→ **WHAT THE EXERCISE ASKS**
Could the data below be retyped exactly, without its pictures?

→ **MATERIAL PROVIDED**
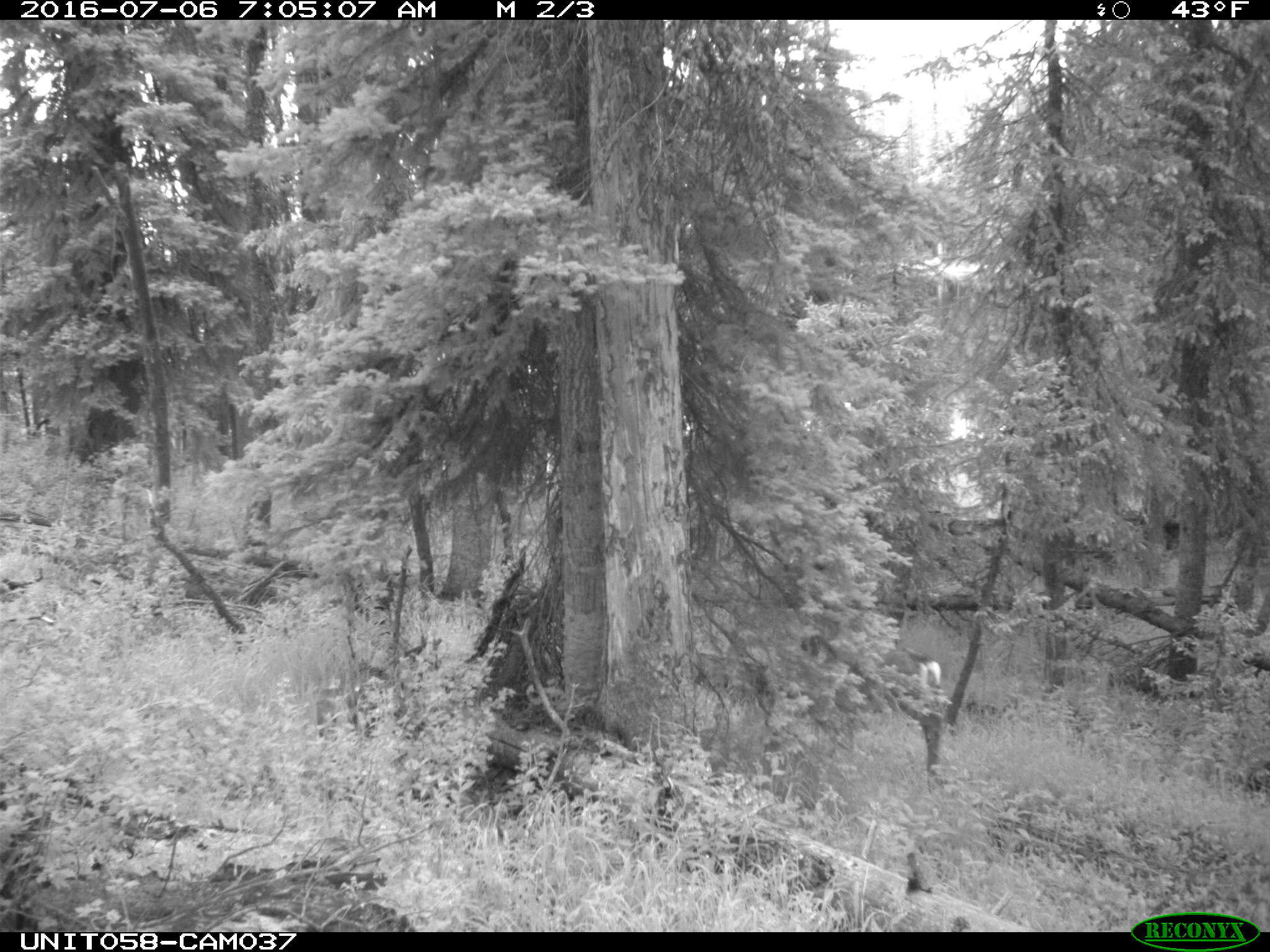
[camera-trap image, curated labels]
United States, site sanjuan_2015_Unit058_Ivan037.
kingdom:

→ **RESULT FOR THIS EXERCISE**
[camera-trap image, curated labels]
United States, site sanjuan_2015_Unit058_Ivan037.
kingdom:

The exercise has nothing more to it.